Kiteboard Theory - Thread 10: Gusts, Force and Acceleration

In response to questions regarding the exponential effect of gusts on the force generated by a kite, and also the resulting acceleration of a kiter that happens to be attached to it:

Before getting into this topic, it's important to clarify some of the relevant terms. Here is a piece that I wrote about kite aerodynamics, including relevant references to AOA:
And here is one that defines force and power:

As I and others have stated on several occasions, the forces defined as lift and drag are approximately exponential functions of airspeed over the surface of a kite, all other things being equal. That means, if the airspeed over a kite doubles, but all other parameters remain unchanged, then the lift and drag forces will roughly quadruple.

● **Dataset extract**:
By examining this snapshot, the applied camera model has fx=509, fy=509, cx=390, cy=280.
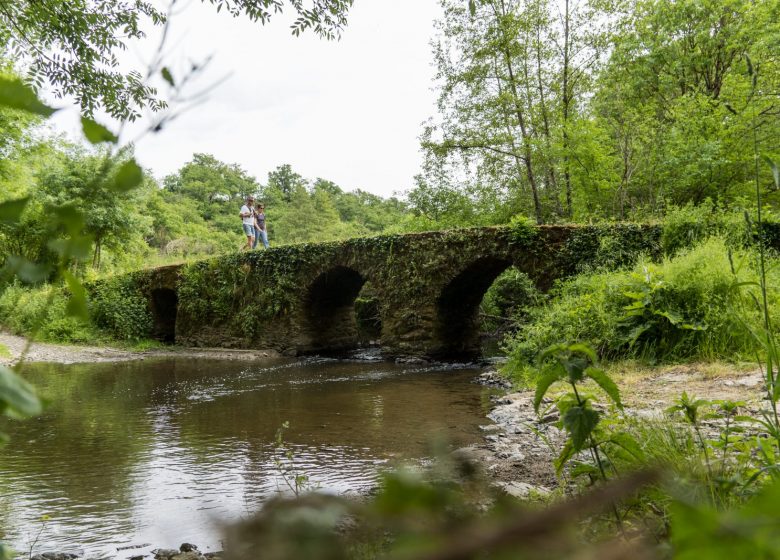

● **Aim of the task**:
Resume the kiteboarding piece on gusts, force and acceleration, continuing from its final sentence above.

● **Task output**:
Now, to take a practical look at the effects of this, I'll use some different examples to illustrate forces and acceleration. The first example is a kite tethered to the ground, the second is a kiteboarder riding on the water with the kite flying low, and the third is a kiteboarder with the kite flying overhead. In each case, I'll explain what happens if the windspeed doubles from 15 mph to 30 mph. In all of these examples, the same moderate-size kite is used, and the trim of the kite is kept constant (well powered):


FORCE: If the kite exerts a force (mainly lift, but also a small drag component) through the lines of about 50 lbs in a 15 mph wind, then the force will increase to about 200 lbs when the wind speed doubles to 30 mph. (This is only an approximation that doesn't take the weight of the kite into account.)

ACCELERATION: There is no acceleration involved in this example because the kite is tethered.


In this rather typical example, assume that the kiteboarder is riding on a 26 mph beam reach (90 degrees to the true wind direction) in a 15 mph (true) wind, which is about right on an efficient board (high L/D ratio) such as a Spleene Session, with a well powered kite. A bit of Pythagoras and trig shows that the apparent wind is passing over the rider and kite at 30 mph, at an angle of 30 degrees from the rider's direction of travel.

FORCE: In this example, we know that the forces exerted by the kite are about 200 lbs, because the airflow over the kite is 30 mph, which is the same as the example of the tethered kite in a gust.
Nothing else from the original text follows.